VEGF-A mRNA processing, stability and translation: a paradigm for intricate regulation of gene expression at the post-transcriptional level

Abstract

Vascular Endothelial Growth Factor A (VEGF-A) is a potent secreted mitogen crucial for physiological and pathological angiogenesis. Post-transcriptional regulation of VEGF-A occurs at multiple levels. Firstly, alternative splicing gives rise to different transcript variants encoding diverse isoforms that exhibit distinct biological properties with regard to receptor binding and extra-cellular localization. Secondly, VEGF-A mRNA stability is regulated by effectors such as hypoxia or growth factors through the binding of stabilizing and destabilizing proteins at AU-rich elements located in the 3'-untranslated region. Thirdly, translation of VEGF-A mRNA is a controlled process involving alternative initiation codons, internal ribosome entry sites (IRESs), an upstream open reading frame (uORF), miRNA targeting and a riboswitch in the 3' untranslated region. These different levels of regulation cooperate for the crucial fine-tuning of the expression of VEGF-A variants. This review will be focused on our current knowledge of the complex post-transcriptional regulatory switches that modulate the cellular VEGF-A level, a paradigmatic model of post-transcriptional regulation.

Figure 1.

Human VEGFA gene structure and exon composition of the isoforms generated by alternative splicing. VEGFA gene spans 16 272 bp of chromosome 6p12 and consists of eight exons and seven introns. The two major transcription start sites, the two translation start sites (AUG and CUG) in the first exon and the two alternative stop codons in exon 8 are indicated.
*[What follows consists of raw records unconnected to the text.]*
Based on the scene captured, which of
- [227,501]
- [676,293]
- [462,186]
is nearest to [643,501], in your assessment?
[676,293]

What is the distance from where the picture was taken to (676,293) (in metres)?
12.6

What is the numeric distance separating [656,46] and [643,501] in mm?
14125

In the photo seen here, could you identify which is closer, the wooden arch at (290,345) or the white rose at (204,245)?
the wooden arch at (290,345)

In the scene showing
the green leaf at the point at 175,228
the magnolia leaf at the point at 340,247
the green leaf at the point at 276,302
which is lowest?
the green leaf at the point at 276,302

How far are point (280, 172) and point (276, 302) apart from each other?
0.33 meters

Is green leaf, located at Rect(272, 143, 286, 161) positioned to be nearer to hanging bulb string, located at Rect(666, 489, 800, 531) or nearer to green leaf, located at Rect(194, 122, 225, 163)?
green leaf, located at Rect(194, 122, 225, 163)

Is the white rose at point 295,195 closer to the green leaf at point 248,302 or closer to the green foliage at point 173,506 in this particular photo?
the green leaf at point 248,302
All currently described isoforms (named according to the amino acid number of the human synthesized protein) contain exons 1–5 and two different exons 8. The selection of the terminal exon splice site results in two isoform families, the pro-angiogenic VEGF-Axxx family and the antiangiogenic VEGF-Axxxb family. Exons 6 and 7 encode heparin-binding domains, responsible for the diffusibility and extra cellular matrix affinity of the alternative spliced isoforms.

Figure 2.

Human VEGF-A mRNAs and their major regulatory elements. mRNAs transcribed from two alternative promoters are schematized. Regulatory elements in the 5′ or 3′ untranslated regions and the coding region are indicated: the position of each regulatory element is numbered according to the VEGF-A189 5′ end mRNA sequence. - Two major alternative initiation codons (AUG and the non-canonic CUG) - IRES-B: Internal Ribosome Entry Site-B driving the expression of the CUG-initiated isoforms - IRES-A: Internal Ribosome Entry Site-A driving the expression of the AUG-initiated forms - uORF: upstream open reading frame, located in the IRES-A - Alternative spliced exons (see also Figure 1 for details) - PolyA signal: two alternative polyadenylation sites - AREs: AU-Rich Elements (consensus sequence AUUUA) - HSR: Hypoxia Stability Region - Riboswitch element: sequence involved in the stress responsive riboswitch driven by exclusive interaction with either hnRNPL or the IFN-γ-activated inhibitor of the GAIT translation complex. Beneath the mRNA, the two protein isoforms, L-VEGF-As and VEGF-As, are represented with their maturation products and localization.

Figure 3.

miRNA-targeting sites in the human VEGF-A mRNA 3′UTR. Position of each miRNA target site is represented and numbered according to the VEGF-A189 5′ end mRNA sequence.